A: I’ve been home over four weeks. I’m just trying to do that same thing everyone else is doing with the social distance and all that and make sure I’m not doing anything unsafe or anything. I’m pretty fortunate. I’m here in Vegas. I have my dogs with me, I have my wife (Renee Young) with me. The only tough days I’ve had — I shouldn’t even say tough — was when she went to Florida to go tape for WWE where she works. When I was home alone for a couple of days I was like, ‘Man, being alone is weird.’ But everyone is dealing with that.
Q: So for you, staying away from tapings was just a decision to try to stay as safe as possible?

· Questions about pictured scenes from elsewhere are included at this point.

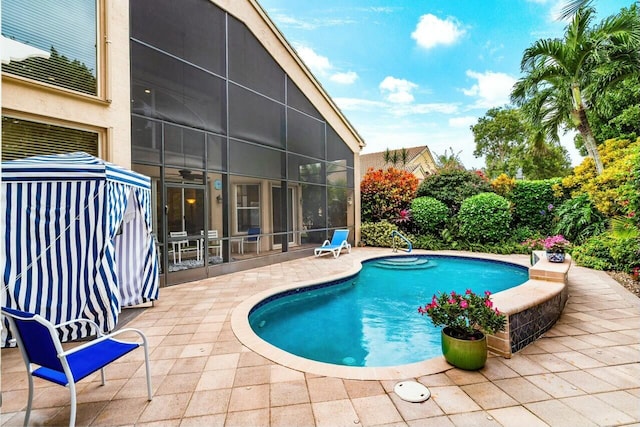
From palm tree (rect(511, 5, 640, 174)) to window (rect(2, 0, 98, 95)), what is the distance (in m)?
10.6

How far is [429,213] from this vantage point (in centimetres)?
1193

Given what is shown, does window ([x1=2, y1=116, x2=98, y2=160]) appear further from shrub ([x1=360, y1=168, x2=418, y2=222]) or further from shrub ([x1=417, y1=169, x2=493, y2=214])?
shrub ([x1=417, y1=169, x2=493, y2=214])

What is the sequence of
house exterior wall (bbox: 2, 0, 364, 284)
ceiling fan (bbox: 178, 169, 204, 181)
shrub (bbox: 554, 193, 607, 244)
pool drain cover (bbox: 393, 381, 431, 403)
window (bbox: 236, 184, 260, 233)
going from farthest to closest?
window (bbox: 236, 184, 260, 233) < shrub (bbox: 554, 193, 607, 244) < ceiling fan (bbox: 178, 169, 204, 181) < house exterior wall (bbox: 2, 0, 364, 284) < pool drain cover (bbox: 393, 381, 431, 403)

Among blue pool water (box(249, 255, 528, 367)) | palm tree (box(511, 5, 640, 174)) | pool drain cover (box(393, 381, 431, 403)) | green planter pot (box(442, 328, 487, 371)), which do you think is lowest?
blue pool water (box(249, 255, 528, 367))

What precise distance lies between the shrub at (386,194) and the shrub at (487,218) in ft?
8.73

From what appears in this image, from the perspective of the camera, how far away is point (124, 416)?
2.36 metres

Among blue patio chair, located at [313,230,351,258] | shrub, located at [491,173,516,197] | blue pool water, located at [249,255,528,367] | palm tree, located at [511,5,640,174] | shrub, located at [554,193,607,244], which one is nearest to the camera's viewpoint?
blue pool water, located at [249,255,528,367]

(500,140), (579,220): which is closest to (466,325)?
(579,220)

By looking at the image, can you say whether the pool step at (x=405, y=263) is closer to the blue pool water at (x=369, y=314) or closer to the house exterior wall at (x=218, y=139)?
the blue pool water at (x=369, y=314)

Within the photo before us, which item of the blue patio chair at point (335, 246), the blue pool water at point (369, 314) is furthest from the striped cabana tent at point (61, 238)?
the blue patio chair at point (335, 246)

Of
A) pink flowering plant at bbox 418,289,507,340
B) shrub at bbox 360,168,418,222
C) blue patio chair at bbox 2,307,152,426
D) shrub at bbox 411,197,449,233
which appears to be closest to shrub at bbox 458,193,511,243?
shrub at bbox 411,197,449,233

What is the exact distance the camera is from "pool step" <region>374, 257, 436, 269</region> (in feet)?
29.7

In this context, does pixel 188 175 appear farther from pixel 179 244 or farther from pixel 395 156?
pixel 395 156

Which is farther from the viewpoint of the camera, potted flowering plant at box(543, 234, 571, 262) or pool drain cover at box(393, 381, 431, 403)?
potted flowering plant at box(543, 234, 571, 262)
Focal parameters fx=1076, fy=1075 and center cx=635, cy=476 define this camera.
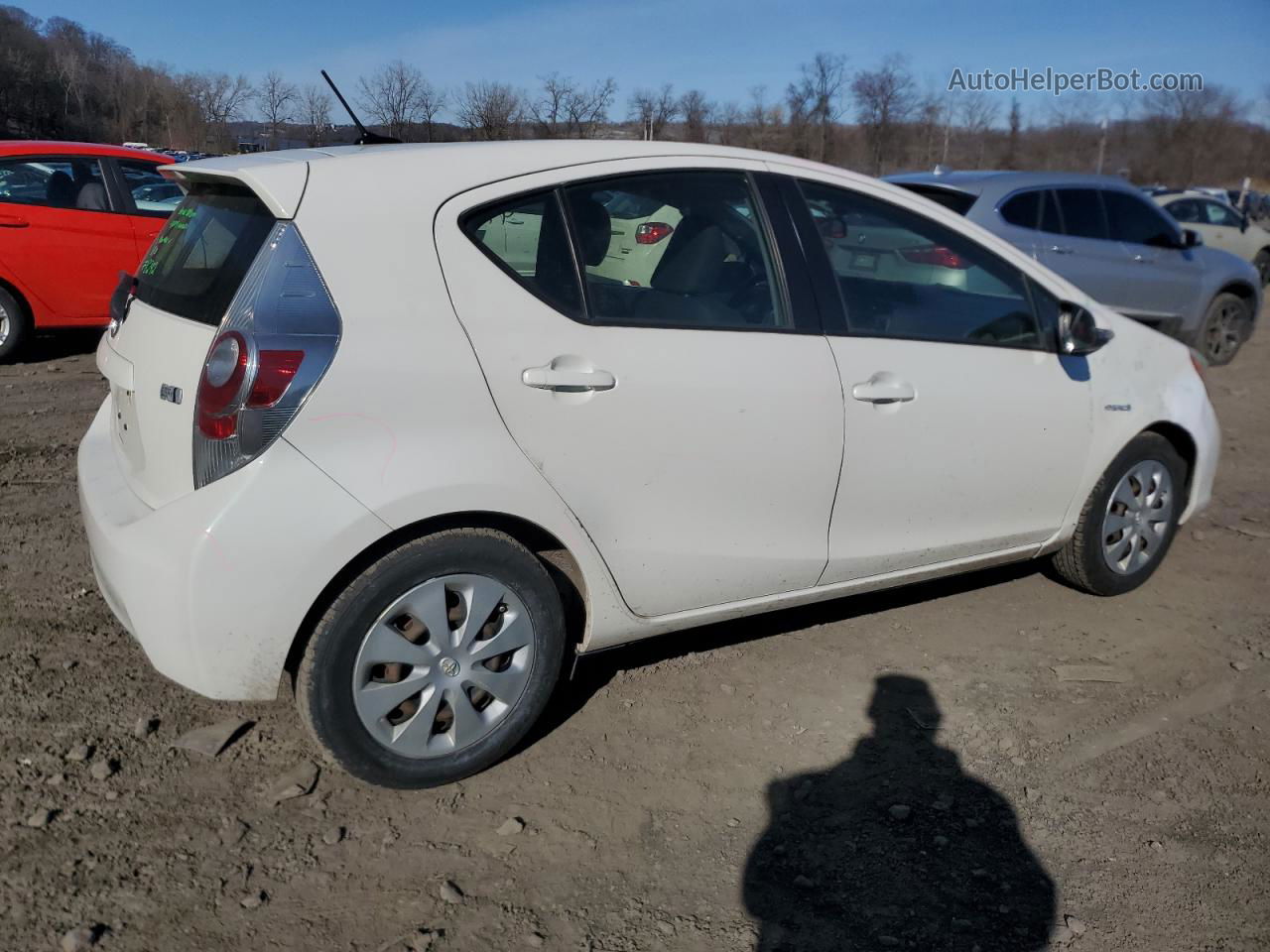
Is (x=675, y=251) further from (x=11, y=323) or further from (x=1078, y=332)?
(x=11, y=323)

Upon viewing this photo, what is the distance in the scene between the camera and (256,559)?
2598mm

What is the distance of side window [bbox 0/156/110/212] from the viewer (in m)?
8.12

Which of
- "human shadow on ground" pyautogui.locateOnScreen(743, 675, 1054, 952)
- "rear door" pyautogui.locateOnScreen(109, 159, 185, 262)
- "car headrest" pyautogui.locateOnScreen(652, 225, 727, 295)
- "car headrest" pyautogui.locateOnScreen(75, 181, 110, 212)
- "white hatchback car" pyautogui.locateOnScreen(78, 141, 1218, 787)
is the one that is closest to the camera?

A: Yeah, last time we were wrestling we taped three, four weeks of stuff at one time and they did the stuff after that and they’ve been thrown together. We are going to go back and tape a bunch more stuff soon and I’ll probably just grab the dogs and head down to Florida and just camp out there while we do this.
Q: WWE let people go recently. What was your reaction and what advice would you give them as someone who has restarted their career after WWE?
A: That was a heartbreaking kind of thing to see. We just got up and she (Renee) was getting all that news before it broke from like kind of a source, one of her friends in WWE was being like, ‘Oh my God they are letting all these people go.’
You just start seeing all these names pop up while we were taking a little walk on this kind of nature trail we have around our house. It was just one name after another. I was just like, ‘Really, really, oh!, oh!, God.’ It’s just like during all this, you get that phone call.
I would say, look at all the possibilities more so than what you’ve missed out on because a lot of times in my career these things I thought were bad things or challenges over the years led me to ultimately where I can’t imagine my career turning out any differently and not standing where I’m standing.
Q: Do you think any of them would fit well in AEW?
A: I hesitate to single anybody out because I don’t want to leave anybody out. So many of those people are my friends that I would love to see again and work with again. Really the universe has a way of if you really want something and you really have a passion for something, the universe has a way of washing you up on the shore where you need to be.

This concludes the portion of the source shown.